While Israel and the U.S. work to keep Iran from ever gaining nuclear capabilities, what would happen if it did? Writing at the Algemeiner, nuclear weapons expert and former chair of the IDF’s Nuclear Forum Dr. Ori Nissim Levy discusses preparations for the day that the Islamic Republic goes nuclear:
Tags: Algemeiner Iran Israel Nuclear Weapons Ori Nissim Levy
There is much discussion around the world about how to prevent Iran from obtaining nuclear weapons. But few if any international bodies deal with the question of how to prepare for the day Iran achieves such capabilities, if that day has not already arrived.
The geopolitical struggle in the Middle East between Iran (either directly or via proxy) and its regional rivals is a battle for supremacy, not a battle for destruction. The mullahs’ desire for a nuclear program does not revolve around the potential destruction of Israel, though one might reasonably conclude otherwise from their public statements. Their central object is, rather, to render the regime immune to external attack as it pursues its dogged quest for regional hegemony and spreads Tehran’s Islamist message across the world.
With that said, there is no question but that Israel must prepare itself for the prospect of a nuclear Iran. Israel has outstanding technological abilities, is an innovator in high-tech military and civilian industries, and has — through its long history of coping with military threat — excellent military capabilities and a fundamental understanding of security needs. Israel is thus able to be a world leader in nuclear defense preparedness…
First things first. A realistically sized nuclear bomb detonated in a central Israeli city would not be the end of the world, and would not lead to a post-apocalyptic future. Though it would be a painful blow and would likely cause tens of thousands of casualties, according to experts, it is possible that “only” 1,000 civilians would be killed. The parameters affecting the number of casualties would include whether the attack occurred during the day or night, the specific hour, whether it took place during a weekend, what the weather was like, and so on.
A calculation by Dr. Yehoshua Sokol, chairman of the Academic Forum for Nuclear Awareness (AFNA), argues that if 80 atom bombs (!) were to land in Israel, less than 10 percent of the population would be injured and “only” 300,000 people would die. The number of casualties would not increase in line with the number of bombs.

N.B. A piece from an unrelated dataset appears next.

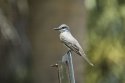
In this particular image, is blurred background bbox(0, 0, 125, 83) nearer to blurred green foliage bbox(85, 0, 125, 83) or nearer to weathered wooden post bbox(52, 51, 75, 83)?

What this means is that a nuclear strike scenario is not an endgame military maneuver. Many of us think in terms of the dramatic pictures of Hiroshima and Nagasaki after nuclear attack — images of charred lands going on for miles. These images do not apply to today’s cities. Japanese cities in 1945 were crowded urban landscapes consisting of one- or two-story wood and paper houses. Those structures were consumed by fire generated by the heat of the explosions. The vast majority of casualties resulted from the enormous fires that raged across the cities for days on end and from flying debris from the fragile wooden homes that maimed the unprotected.